Career speaker series: Paly wellness outreach worker talks public health, making an impact

Kira Sterling and

International wellness outreach worker Angelina Michael speaks to students in the Performing Arts Center during lunch on Monday about her work in the field of public health. Michael said making ripples in her community was something important to her, which led her to pursue a career in public health.“Figure out what you love, what you find interesting, and then think about how I can help my community, how I can help my neighborhood, my city, the country or the world,” Michael said. “I think that that’s powerful.” Photo: Kira Sterling

Ghana, Nigeria, Romania and Peru are all places where Palo Alto High School alumnus Angelina Michael has worked to improve the health of local communities. Back in Palo Alto, Michael presented Monday during lunch as part of Paly’s Career Speaker Series, detailing her experiences overseas and encouraging students to make ripples in their own communities.

According to Michael, the goal of public health involves changing health behaviors for large populations of people. At the forefront of this discipline are doctors and nurses, but researchers, epidemiologists and many more people work behind the scenes to achieve the same end.

While living in Ghana, Michael worked with a mobile provider to send out nutritional messages via text to a diverse target audience of 22 to 24 million people.

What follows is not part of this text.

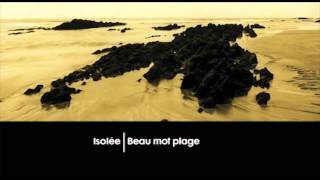 Isolée - Beau Mot Plage (Heaven & Earth Re-Edit)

The initial drafts of the messages, Michael said, were a complete disaster. The original messages told expecting mothers how keep up their folic acid levels and how they could prevent hemorrhaging, which, while important, did not resonate with the audience.

“When we were in our focus groups and were doing our interviews, we learned that these people in Nigeria and Ghana, they didn’t care about neural tube defects,” Michael said. “What they cared about is that their kids got a good education, because that meant more financial stability and increase in quality of life for their future family members.”

Michael and her team had to completely recraft the messages, she said, this time with a focus on human-centered design — asking the people on the other end of the messages what they wanted to hear.

“Instead of just thinking about what the research said, or what was most important to us, we went to the audience,” Michael said. “We let them dictate what was important. And because we did that, we were significantly more impactful, and it was far more successful.”

Another of Michael’s goals is to make a lasting impact on her community, whether it be in Nigeria, Ghana or here in California.

After returning from two and a half years in Ghana, Michael implemented a program in the California school where she worked to provide opportunities for elementary and middle schoolers to sample fruits and vegetables they might not ordinarily experience. In hopes of expanding their knowledge of healthy foods, Michael introduced students to persimmons, blood oranges and watermelon radishes, among other healthy foods.

When Michael recently encountered students from that same school, she said she was surprised to learn that the program she implemented three years ago was still going strong.

“There was a really great reminder for me that when you really think about what we’re doing,” Michael said. “And just take that little effort to make things a little bit better, we can have lasting impact.”

Paly’s career speaker series will continue tomorrow at lunch with Brian Talbott, Stanford’s Assistant Athletic Director, in the Media Arts Center, and Marco Scola, director of investments for Anton DevCo, in the Performing Arts Center.